URL: /configuration/crawler

---
title: "Crawler Settings"
description: "Configure crawl behavior, limits, delays, and URL patterns"
---

The `[crawler]` section controls how squirrelscan discovers and fetches pages.

## Configuration

```toml
[crawler]
max_pages = 100
delay_ms = 100
timeout_ms = 30000
concurrency = 5
per_host_concurrency = 5
per_host_delay_ms = 50
include = []
exclude = []
allow_query_params = []
drop_query_prefixes = ["utm_", "gclid", "fbclid"]
respect_robots = true
incremental = true
breadth_first = true
max_prefix_budget = 0.25
user_agent = ""
follow_redirects = true
```

## Crawl Limits

### `max_pages`

**Type:** `number`
**Default:** `100`
**Range:** `1` to `5000` (capped by CLI)

Maximum number of pages to crawl per audit.
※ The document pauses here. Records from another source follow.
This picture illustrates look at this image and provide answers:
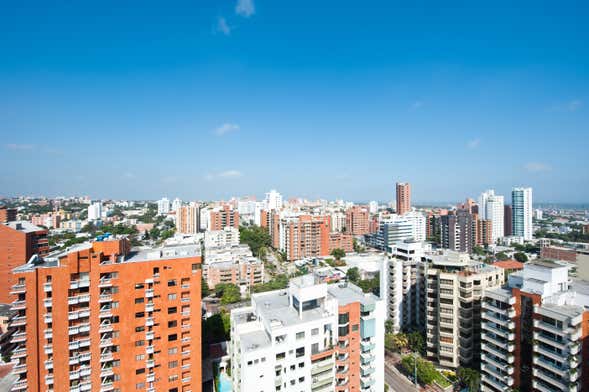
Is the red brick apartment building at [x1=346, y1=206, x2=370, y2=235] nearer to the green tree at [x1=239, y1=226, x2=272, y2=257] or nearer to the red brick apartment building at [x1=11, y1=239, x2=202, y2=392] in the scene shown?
the green tree at [x1=239, y1=226, x2=272, y2=257]

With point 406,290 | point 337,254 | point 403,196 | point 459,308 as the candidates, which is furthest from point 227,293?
point 403,196

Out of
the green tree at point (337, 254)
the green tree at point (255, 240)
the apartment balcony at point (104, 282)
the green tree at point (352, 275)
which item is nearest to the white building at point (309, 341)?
the apartment balcony at point (104, 282)

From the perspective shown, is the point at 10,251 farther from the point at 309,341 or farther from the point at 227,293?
the point at 309,341

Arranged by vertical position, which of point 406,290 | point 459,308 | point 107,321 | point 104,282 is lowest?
point 406,290

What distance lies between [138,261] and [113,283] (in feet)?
4.56

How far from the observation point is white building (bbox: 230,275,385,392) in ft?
41.9

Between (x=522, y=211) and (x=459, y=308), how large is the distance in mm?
63658

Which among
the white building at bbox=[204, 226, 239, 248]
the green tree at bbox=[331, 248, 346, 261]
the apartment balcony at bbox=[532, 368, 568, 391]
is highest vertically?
the white building at bbox=[204, 226, 239, 248]

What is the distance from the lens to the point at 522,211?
67625mm

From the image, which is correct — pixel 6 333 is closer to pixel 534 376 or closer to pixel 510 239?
pixel 534 376

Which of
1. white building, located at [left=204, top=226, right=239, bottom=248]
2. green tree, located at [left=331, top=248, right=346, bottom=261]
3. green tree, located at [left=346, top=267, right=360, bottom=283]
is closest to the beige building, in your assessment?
green tree, located at [left=346, top=267, right=360, bottom=283]

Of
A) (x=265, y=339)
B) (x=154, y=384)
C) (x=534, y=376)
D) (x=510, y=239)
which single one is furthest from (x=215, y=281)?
(x=510, y=239)

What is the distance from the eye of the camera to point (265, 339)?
13.5 m

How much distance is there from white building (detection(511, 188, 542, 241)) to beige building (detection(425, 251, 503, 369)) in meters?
59.4
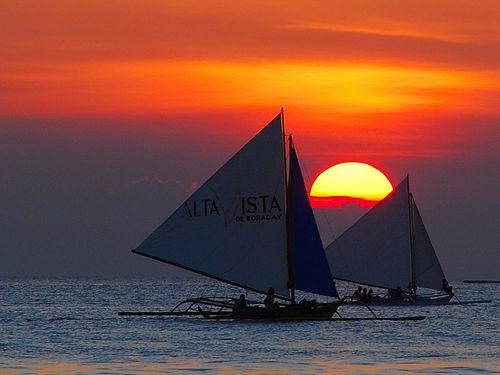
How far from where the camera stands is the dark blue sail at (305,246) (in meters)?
71.8

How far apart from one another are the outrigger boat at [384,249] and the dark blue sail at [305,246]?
32077 millimetres

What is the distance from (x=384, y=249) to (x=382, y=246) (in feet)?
0.90

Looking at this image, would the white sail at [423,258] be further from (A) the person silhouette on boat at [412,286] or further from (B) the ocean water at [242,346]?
(B) the ocean water at [242,346]

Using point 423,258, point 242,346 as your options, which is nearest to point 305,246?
point 242,346

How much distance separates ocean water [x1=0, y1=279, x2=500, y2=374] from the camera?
176 ft

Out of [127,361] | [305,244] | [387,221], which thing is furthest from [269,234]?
[387,221]

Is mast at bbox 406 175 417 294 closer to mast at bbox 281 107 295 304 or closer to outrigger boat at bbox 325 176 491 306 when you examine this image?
outrigger boat at bbox 325 176 491 306

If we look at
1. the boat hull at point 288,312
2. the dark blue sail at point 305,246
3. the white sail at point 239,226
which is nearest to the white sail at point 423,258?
the boat hull at point 288,312

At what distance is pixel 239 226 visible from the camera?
237ft

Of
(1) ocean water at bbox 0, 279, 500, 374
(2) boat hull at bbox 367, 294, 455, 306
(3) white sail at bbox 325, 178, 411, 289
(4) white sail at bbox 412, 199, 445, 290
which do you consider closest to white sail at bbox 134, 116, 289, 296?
(1) ocean water at bbox 0, 279, 500, 374

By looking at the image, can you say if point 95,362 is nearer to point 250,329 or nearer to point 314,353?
point 314,353

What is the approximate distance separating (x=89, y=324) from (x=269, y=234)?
15438mm

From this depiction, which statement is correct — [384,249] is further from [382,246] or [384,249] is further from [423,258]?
[423,258]

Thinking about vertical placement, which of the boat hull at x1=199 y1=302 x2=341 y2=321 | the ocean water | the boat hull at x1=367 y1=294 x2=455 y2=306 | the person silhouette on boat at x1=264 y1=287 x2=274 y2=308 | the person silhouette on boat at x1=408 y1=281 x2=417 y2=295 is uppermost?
the person silhouette on boat at x1=408 y1=281 x2=417 y2=295
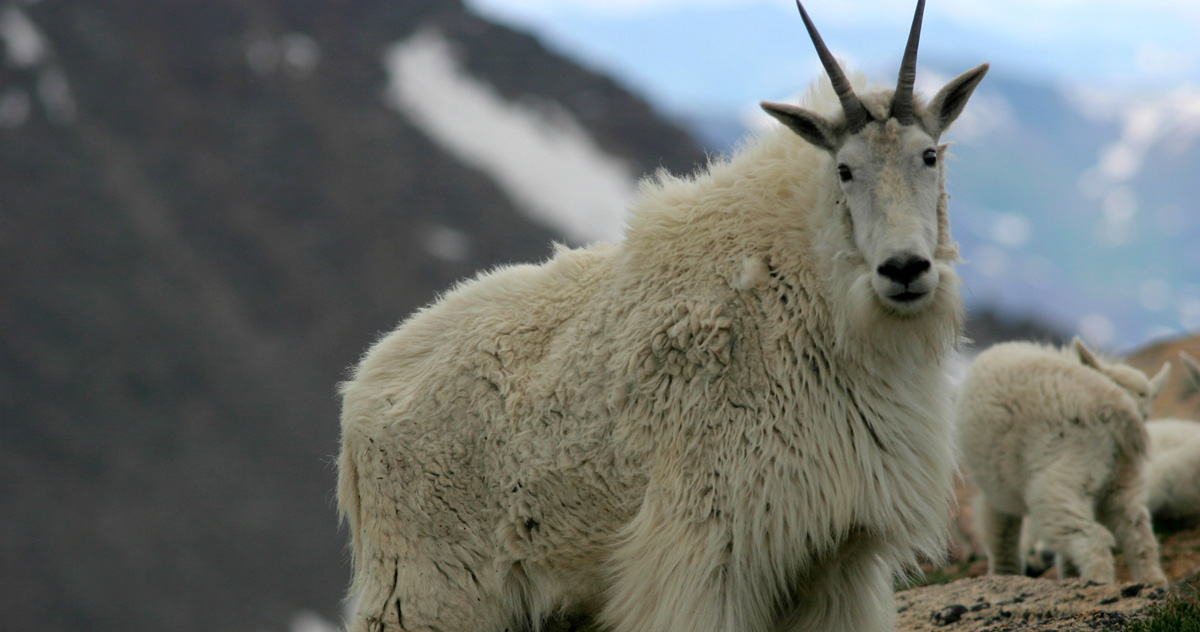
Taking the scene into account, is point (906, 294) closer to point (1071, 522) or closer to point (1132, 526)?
point (1071, 522)

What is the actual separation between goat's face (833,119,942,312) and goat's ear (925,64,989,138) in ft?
0.31

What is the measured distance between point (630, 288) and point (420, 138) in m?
70.6

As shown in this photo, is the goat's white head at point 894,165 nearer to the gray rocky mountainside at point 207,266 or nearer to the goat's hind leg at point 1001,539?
the goat's hind leg at point 1001,539

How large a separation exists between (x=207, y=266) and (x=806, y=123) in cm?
6772

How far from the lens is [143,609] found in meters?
48.8

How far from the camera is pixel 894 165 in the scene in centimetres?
469

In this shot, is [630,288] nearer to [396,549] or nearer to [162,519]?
[396,549]

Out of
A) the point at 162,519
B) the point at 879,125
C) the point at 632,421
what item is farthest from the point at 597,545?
the point at 162,519

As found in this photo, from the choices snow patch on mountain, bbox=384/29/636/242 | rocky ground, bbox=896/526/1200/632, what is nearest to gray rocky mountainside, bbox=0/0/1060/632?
snow patch on mountain, bbox=384/29/636/242

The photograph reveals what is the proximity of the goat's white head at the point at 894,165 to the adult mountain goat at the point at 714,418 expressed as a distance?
11 millimetres

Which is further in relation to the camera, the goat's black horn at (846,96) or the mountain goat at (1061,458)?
the mountain goat at (1061,458)

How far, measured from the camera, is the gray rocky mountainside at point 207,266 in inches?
2078

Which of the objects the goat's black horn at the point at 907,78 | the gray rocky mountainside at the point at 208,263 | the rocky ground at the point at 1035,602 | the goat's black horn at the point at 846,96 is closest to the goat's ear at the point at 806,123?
the goat's black horn at the point at 846,96

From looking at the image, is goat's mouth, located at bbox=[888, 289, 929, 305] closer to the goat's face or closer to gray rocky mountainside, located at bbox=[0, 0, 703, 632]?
the goat's face
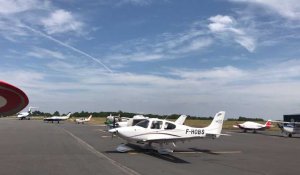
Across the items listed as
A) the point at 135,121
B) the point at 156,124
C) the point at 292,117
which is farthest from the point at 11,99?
the point at 292,117

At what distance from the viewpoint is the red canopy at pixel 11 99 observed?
2580 millimetres

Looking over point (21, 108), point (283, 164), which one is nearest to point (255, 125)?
point (283, 164)

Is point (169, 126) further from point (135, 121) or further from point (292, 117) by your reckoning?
point (292, 117)

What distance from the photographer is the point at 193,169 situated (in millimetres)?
13906

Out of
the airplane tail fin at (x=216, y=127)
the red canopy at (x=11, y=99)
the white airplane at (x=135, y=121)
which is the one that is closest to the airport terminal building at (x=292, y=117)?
the white airplane at (x=135, y=121)

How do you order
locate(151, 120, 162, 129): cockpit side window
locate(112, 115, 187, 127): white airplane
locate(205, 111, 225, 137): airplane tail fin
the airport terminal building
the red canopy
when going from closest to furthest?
1. the red canopy
2. locate(151, 120, 162, 129): cockpit side window
3. locate(205, 111, 225, 137): airplane tail fin
4. locate(112, 115, 187, 127): white airplane
5. the airport terminal building

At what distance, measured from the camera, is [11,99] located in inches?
111

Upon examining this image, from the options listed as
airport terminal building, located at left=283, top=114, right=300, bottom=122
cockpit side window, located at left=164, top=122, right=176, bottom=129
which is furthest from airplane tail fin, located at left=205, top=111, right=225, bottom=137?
airport terminal building, located at left=283, top=114, right=300, bottom=122

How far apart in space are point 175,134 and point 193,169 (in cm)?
663

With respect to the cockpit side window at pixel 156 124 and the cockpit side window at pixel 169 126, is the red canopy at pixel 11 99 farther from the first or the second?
the cockpit side window at pixel 169 126

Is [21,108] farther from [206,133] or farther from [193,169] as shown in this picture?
[206,133]

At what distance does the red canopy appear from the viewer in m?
2.58

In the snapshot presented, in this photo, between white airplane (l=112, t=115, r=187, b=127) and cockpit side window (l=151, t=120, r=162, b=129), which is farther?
white airplane (l=112, t=115, r=187, b=127)

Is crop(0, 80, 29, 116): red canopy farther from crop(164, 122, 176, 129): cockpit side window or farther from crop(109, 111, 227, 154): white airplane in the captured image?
crop(164, 122, 176, 129): cockpit side window
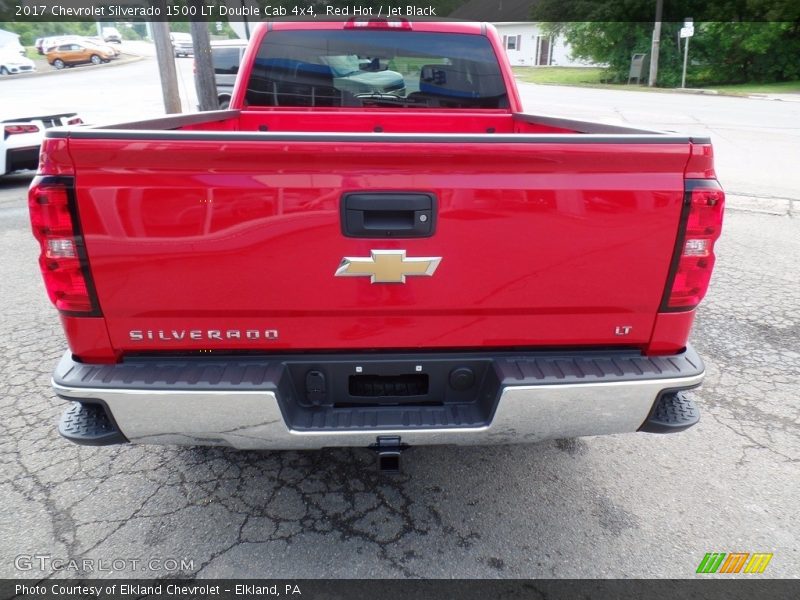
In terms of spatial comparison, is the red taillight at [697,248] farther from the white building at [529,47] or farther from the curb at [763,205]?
the white building at [529,47]

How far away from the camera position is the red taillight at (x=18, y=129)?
8.32 meters

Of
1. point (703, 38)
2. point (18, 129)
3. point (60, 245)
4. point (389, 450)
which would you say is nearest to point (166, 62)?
point (18, 129)

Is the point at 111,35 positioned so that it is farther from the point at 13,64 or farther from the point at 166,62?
the point at 166,62

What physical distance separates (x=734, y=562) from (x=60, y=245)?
285cm

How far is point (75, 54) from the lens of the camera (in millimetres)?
36906

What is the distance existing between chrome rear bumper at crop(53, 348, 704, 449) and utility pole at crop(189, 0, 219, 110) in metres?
8.46

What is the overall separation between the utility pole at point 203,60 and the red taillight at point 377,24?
20.0 feet

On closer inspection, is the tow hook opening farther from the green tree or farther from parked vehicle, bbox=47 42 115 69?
parked vehicle, bbox=47 42 115 69

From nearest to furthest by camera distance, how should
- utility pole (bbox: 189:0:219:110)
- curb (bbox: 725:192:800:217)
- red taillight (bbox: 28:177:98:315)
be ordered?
red taillight (bbox: 28:177:98:315) → curb (bbox: 725:192:800:217) → utility pole (bbox: 189:0:219:110)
The literal config default is `100`, but when `max_pages` isn't explicitly set the effective budget follows the [coverage mode](/crawl): `quick` = 25, `surface` = 100, `full` = 500. The default coverage mode is auth-aware — signed-in Pro accounts default to `surface`, free/anonymous to `quick` (see [Coverage Modes](/cli/audit#coverage-modes)).

**Examples:**

Small site:
```toml
[crawler]
max_pages = 50
```

Large site:
```toml
[crawler]
max_pages = 2000
```

**CLI override:**
```bash
squirrel audit https://example.com -m 100
```

The resolution order is **`--max-pages` / `-m` > non-default `[crawler] max_pages` > coverage-mode default** (`quick` 25, `surface` 100, `full` 500).

**Note:** The CLI enforces a hard cap (currently 5,000 pages) regardless of config. When a crawl stops because it hit the limit, the CLI prints a hint naming `--max-pages` and the cap — see [Hitting the page limit](/crawl#hitting-the-page-limit).

### `max_depth`

**Type:** `number`
**Default:** unset (unlimited)

Maximum crawl depth measured in link hops from the start page (seed and sitemap URLs are depth `0`; a link found on a depth-`N` page is depth `N+1`). When set, the crawler never follows links past this depth — `max_depth = 1` audits the start page plus the pages it links to directly. Unset leaves crawling depth-unbounded (the page budget still applies).

```toml
[crawler]
max_depth = 2
```

**CLI override:**
```bash
squirrel audit https://example.com --max-depth 2
```

The resolution order is **`--max-depth` > `[crawler] max_depth` > unlimited**.

---

### `timeout_ms`

**Type:** `number`
**Default:** `30000` (30 seconds)
**Range:** `1000` to `60000` recommended

Timeout for each page request in milliseconds.

**Examples:**

Fast timeout for quick sites:
```toml
[crawler]
timeout_ms = 10000  # 10 seconds
```

Slow sites or APIs:
```toml
[crawler]
timeout_ms = 45000  # 45 seconds
```

**When request exceeds timeout:**
- Page marked as failed
- Crawl continues with next URL
- Logged in error output

---

## Rate Limiting

### `delay_ms`

**Type:** `number`
**Default:** `100` (100ms)

Base delay between requests in milliseconds.

**Examples:**

Fast crawl (be careful):
```toml
[crawler]
delay_ms = 50
```

Polite crawl:
```toml
[crawler]
delay_ms = 500
```

No delay (local development only):
```toml
[crawler]
delay_ms = 0
```

**Note:** Actual delays depend on `per_host_delay_ms` and concurrency settings.

---

### `per_host_delay_ms`

**Type:** `number`
**Default:** `50` (50ms)

Minimum delay between consecutive request **starts** to the same host. Request
starts stagger independently, so up to `per_host_concurrency` requests can be in
flight at once while still spacing new requests apart for politeness.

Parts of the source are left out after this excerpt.